Shaped Custom Surfboards

The Vintage Planer That Shaped Custom Surfboards

2/28/23

Randy Rarick began a lifelong career in surfing before he hit his teens. He started in the 1960s fixing and then later shaping surf boards on Hawaii’s famed North Shore. 

“When I was 11 years old, I walked into a surfboard factory in Honolulu and the smell of resin was so intoxicating I said, ‘I want to become a surfboard builder.’ So, I actually repaired surfboards and fixed dings, as we call them, for a local neighborhood crew,” Randy said. “I got so good at it that I got a job at 14 years old in one of the local surf shops.”

Over the years, Randy has turned his passion for surfing into a career that includes starting and managing the first worldwide pro surfing tour and building custom surfboards for the sport’s elite. Perfecting his craft was made possible with the help of one classic tool that he says changed everything: a long-discontinued power planer that can still fetch hundreds of dollars on the resale market — the SKIL 100.

Skil 100 planer, top view Skil 100 planer, top view

It Starts with a Blank

Invented in the late 1940s, the planer was a response to the need for a more efficient tool in the post-WWII construction boom. Most electric planers at the time required two operators; this new version – created by a Michigan farmer who sold the rights to SKIL – needed just one. Though it was effective for construction at the time, surfboard shapers discovered it to be just the right tool for their unique craft.

Task details =
Pick up the article above about the SKIL 100 planer and surfboard shaping after its last sentence and keep writing it.

Rows =
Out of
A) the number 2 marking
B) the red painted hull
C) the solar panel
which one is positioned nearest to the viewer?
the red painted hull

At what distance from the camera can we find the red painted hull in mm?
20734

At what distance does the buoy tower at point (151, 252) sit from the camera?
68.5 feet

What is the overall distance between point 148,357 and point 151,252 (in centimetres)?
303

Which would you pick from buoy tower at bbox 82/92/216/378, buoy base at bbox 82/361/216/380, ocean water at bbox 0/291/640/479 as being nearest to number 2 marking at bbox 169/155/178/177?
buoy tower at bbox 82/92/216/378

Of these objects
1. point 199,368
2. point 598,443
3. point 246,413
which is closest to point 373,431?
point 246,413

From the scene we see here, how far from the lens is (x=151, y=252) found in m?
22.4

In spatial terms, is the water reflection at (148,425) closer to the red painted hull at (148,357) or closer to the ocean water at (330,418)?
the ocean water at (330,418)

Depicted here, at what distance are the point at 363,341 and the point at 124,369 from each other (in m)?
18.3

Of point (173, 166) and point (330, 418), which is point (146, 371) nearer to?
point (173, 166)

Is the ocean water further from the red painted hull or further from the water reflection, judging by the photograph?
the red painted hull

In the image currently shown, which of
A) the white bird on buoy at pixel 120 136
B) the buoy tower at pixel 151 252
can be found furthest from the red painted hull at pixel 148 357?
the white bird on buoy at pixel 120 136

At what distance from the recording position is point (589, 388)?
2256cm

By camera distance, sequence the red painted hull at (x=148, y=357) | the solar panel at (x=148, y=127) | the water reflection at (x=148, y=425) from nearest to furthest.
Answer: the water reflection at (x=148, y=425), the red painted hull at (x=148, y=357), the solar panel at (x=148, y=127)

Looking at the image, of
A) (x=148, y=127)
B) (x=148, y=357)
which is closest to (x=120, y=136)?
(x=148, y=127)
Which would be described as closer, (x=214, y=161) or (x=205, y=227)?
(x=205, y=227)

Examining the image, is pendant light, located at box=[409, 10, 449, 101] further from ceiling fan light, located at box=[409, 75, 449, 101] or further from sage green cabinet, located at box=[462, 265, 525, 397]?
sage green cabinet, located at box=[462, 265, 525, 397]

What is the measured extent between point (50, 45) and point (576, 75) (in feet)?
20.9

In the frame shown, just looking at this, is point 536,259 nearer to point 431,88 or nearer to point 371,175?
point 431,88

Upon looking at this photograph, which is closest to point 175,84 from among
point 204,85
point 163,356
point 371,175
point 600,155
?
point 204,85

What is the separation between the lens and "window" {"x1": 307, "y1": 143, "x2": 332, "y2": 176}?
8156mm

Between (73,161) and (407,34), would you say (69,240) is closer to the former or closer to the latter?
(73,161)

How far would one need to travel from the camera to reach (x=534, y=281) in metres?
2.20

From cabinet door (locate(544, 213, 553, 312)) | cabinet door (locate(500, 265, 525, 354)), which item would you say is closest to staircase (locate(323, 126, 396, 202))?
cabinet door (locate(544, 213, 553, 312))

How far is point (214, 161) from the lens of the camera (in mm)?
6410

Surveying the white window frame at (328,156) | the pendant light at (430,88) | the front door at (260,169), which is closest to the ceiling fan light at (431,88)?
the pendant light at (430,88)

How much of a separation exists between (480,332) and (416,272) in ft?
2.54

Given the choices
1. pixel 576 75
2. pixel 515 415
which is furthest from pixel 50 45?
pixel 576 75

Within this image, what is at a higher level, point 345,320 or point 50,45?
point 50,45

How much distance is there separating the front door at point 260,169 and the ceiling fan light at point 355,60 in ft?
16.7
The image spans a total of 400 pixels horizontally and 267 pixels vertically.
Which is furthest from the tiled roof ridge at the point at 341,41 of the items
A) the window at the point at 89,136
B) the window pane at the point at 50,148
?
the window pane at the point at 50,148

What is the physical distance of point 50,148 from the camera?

Exercise response =
Shaping is just one step in the process of crafting a bespoke, prized surfboard. A shaper, Randy says, is “the guy who actually shapes the core or the blank into the finished shape of the board. You have kind of a big blocky piece of material and you have to bring it down to the profile and the shape of the board.”

Back in the 1960s and ’70s, blanks were made of polyurethane foam with redwood, bass, and balsa wood stringers for strength and weight and back then everything was handmade. Before the SKIL 100, shapers used hand tools, hand planes, block planes and sandpaper. But Randy said that when the planer came along, it just made the job a lot easier because you could rough-shape the blanks much more quickly.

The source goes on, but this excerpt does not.